EXERCISES TO COMPLETE:
[1] According to the hurricane article, which categories are a larger percentage of storms globally reaching in recent decades?
[2] Print the passage of the hurricane article between "Scientists like Kossin" and "caused widespread flooding.", inclusive.

QUOTED PASSAGE:
..........
How the climate crisis is changing hurricanes

An aerial view of damage in the Bahamas from Hurricane Dorian on September 5, 2019.

(CNN)In the same week that Tropical Storm Fred caused catastrophic flooding in North Carolina, and Hurricane Grace made its second landfall in Mexico, Hurricane Henri is barreling toward New England, where it's expected to be the first to make landfall there in 30 years.

Hurricanes -- also called tropical cyclones or typhoons outside North America -- are enormous heat engines of wind and rain that feed on warm ocean water and moist air. And scientists say the climate crisis is making them more potent.
The proportion of high-intensity hurricanes has increased due to warmer global temperatures, according to a UN climate report released earlier this month. Scientists have also found that the storms are more likely to stall and lead to devastating rainfall and they last longer after making landfall.
    "We have good confidence that greenhouse warming increases the maximum wind intensity that tropical cyclones can achieve," Jim Kossin, senior scientist with the Climate Service, an organization that provides climate risk modeling and analytics to governments and businesses, told CNN. "This, in turn, allows for the strongest hurricanes -- which are the ones that create the most risk by far -- to become even stronger."
      Scientists like Kossin have observed that, globally, a larger percentage of storms are reaching the highest categories -- 3, 4 and 5 -- in recent decades, a trend that's expected to continue as global average temperature increases. They are also shifting closer to the poles, moving more slowly across land, growing wetter, and stalling in one location, Kossin found.
      "There's evidence that tropical cyclones are more likely to stall," said Kossin, naming hurricanes Harvey, in 2017, Florence, in 2018, and Dorian, in 2019, as examples. Hurricane Harvey dumped more than 60 inches of rain on some parts of Texas, causing about $125 billion in damages, according to the National Hurricane Center, and killing more than 100 people.
      Evacuees wade down a submerged section of Interstate 610 in Houston after Hurricane Harvey in 2017 caused widespread flooding.
      "All of these were devastating to the places where they stalled," he added. "The combination of slower movement and more rain falling out of them increases coastal and inland flooding risk tremendously."
      A 2020 study published in the journal Nature also found storms are moving farther inland than they did five decades ago. Hurricanes, which are fueled by warm ocean water, typically weaken after moving over land, but in recent years they have been raging longer after landfall. The study concludes that warmer sea surface temperatures are leading to a "slower decay" by increasing moisture that a hurricane carries.
..........
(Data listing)

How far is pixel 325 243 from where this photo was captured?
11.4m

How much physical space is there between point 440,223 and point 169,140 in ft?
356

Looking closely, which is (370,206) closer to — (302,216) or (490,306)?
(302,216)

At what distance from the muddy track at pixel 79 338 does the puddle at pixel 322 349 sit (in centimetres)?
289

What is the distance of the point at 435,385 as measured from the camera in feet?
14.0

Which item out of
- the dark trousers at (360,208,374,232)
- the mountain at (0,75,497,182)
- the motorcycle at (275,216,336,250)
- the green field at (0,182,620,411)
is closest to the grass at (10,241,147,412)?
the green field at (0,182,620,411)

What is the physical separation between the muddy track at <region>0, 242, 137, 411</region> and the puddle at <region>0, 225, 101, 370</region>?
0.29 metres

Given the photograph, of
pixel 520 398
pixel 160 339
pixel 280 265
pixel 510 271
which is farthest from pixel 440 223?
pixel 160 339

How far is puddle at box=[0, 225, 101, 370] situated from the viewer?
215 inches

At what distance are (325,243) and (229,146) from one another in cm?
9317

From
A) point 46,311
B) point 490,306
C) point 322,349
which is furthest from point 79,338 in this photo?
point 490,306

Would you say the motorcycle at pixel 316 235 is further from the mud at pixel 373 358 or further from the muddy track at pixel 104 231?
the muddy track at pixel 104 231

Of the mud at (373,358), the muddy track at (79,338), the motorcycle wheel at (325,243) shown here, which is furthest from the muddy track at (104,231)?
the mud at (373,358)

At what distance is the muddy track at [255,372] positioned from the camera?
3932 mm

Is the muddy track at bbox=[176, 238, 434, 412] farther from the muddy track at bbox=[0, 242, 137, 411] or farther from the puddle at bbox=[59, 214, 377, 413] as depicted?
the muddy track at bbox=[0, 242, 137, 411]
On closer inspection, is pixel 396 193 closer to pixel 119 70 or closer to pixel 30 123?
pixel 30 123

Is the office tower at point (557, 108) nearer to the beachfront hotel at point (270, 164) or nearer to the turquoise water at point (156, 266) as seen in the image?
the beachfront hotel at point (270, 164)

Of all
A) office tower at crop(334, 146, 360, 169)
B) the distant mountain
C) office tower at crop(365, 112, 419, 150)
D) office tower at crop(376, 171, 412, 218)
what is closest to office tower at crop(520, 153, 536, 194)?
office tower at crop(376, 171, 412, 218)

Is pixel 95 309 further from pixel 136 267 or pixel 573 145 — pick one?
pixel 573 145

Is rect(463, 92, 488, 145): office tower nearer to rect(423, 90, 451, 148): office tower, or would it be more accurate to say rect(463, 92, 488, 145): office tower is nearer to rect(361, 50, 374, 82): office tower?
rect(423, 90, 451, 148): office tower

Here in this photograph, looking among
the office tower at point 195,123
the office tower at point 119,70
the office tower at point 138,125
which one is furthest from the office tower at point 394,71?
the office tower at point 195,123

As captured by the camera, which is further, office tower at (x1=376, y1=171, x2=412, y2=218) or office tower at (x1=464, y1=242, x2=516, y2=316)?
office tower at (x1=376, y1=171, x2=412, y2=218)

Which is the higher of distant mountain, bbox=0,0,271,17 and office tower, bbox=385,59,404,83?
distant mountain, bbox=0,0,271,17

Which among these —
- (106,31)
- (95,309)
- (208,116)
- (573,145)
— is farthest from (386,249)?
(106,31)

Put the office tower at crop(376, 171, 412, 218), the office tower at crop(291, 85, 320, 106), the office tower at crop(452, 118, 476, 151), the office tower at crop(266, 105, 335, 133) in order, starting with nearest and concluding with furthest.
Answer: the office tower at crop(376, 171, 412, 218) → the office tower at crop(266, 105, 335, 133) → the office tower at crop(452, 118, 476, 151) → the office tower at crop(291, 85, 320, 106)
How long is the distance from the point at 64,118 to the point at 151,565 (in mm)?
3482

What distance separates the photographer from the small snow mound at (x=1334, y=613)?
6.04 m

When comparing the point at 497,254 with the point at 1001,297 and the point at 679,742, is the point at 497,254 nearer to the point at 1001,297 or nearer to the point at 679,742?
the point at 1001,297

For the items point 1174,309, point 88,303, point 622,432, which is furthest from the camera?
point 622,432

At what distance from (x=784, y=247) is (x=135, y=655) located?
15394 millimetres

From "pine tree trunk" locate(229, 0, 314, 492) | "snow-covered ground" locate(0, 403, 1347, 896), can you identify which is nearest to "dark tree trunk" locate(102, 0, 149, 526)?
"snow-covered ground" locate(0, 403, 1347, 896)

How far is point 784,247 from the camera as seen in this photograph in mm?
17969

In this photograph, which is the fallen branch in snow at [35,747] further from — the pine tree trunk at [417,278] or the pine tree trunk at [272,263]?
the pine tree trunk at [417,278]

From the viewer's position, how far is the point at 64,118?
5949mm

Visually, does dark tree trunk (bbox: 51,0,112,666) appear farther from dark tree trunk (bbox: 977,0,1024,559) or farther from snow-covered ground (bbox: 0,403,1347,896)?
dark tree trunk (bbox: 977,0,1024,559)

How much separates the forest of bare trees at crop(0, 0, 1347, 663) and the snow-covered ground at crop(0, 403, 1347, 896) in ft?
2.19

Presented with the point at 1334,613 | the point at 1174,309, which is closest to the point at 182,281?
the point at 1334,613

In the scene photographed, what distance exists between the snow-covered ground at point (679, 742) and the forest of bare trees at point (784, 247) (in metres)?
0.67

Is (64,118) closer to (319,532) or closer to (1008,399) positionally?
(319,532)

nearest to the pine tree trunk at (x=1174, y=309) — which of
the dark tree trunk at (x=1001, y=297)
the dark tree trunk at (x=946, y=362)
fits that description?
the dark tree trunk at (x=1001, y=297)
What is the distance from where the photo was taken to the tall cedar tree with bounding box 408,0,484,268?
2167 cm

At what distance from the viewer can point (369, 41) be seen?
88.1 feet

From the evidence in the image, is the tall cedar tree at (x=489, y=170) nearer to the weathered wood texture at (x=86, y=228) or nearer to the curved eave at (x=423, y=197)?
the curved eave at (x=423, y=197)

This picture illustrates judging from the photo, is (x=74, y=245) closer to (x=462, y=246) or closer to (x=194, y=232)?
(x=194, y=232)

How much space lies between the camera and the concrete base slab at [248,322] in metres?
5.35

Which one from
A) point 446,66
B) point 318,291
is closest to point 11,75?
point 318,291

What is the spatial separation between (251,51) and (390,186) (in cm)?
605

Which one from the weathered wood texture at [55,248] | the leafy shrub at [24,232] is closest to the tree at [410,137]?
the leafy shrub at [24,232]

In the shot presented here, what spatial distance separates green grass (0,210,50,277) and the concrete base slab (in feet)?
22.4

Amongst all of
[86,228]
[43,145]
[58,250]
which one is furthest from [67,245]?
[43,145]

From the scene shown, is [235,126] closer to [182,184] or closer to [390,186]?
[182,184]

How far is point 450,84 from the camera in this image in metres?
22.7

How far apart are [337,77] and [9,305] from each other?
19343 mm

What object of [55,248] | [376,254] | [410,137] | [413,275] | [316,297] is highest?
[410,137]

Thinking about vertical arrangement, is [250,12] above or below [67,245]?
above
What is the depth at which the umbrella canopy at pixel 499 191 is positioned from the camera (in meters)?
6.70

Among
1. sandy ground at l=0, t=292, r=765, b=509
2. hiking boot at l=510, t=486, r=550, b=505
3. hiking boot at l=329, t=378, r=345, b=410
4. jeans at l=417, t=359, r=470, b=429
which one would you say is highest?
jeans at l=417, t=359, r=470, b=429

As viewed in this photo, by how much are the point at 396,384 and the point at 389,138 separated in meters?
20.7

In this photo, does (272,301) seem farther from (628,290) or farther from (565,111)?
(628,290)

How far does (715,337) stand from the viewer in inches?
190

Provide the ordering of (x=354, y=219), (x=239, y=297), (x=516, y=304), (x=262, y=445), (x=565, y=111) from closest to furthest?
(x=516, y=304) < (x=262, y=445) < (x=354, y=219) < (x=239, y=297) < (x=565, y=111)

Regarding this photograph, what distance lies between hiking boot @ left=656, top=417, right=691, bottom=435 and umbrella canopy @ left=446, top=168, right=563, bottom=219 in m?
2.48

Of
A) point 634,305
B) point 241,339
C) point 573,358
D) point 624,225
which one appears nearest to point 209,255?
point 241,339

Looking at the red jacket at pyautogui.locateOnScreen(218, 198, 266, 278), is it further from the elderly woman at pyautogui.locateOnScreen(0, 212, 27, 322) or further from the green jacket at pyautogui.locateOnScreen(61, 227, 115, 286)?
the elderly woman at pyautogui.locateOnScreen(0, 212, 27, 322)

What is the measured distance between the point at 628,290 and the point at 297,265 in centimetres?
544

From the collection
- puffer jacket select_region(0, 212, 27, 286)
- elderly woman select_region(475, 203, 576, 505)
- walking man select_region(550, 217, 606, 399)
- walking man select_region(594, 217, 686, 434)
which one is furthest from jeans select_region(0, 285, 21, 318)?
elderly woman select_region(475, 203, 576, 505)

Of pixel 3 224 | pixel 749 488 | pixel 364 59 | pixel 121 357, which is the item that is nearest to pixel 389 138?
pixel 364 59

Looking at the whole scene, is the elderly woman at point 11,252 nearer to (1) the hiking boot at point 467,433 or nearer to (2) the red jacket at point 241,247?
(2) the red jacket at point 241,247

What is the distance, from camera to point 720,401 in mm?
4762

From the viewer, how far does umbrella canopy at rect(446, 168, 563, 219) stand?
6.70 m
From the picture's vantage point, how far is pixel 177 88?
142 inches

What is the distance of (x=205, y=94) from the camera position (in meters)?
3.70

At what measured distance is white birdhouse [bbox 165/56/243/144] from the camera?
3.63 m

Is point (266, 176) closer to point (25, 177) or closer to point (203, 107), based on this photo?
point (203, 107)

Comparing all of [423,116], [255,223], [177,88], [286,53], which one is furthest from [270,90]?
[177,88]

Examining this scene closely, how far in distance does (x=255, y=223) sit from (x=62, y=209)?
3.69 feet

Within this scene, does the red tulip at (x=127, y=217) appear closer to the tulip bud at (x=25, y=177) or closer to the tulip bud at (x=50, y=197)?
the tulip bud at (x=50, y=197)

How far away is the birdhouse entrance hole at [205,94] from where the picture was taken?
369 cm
..........
EXERCISE RESPONSES:
[1] Categories 3, 4 and 5.

[2]
Scientists like Kossin have observed that, globally, a larger percentage of storms are reaching the highest categories -- 3, 4 and 5 -- in recent decades, a trend that's expected to continue as global average temperature increases. They are also shifting closer to the poles, moving more slowly across land, growing wetter, and stalling in one location, Kossin found.
      "There's evidence that tropical cyclones are more likely to stall," said Kossin, naming hurricanes Harvey, in 2017, Florence, in 2018, and Dorian, in 2019, as examples. Hurricane Harvey dumped more than 60 inches of rain on some parts of Texas, causing about $125 billion in damages, according to the National Hurricane Center, and killing more than 100 people.
      Evacuees wade down a submerged section of Interstate 610 in Houston after Hurricane Harvey in 2017 caused widespread flooding.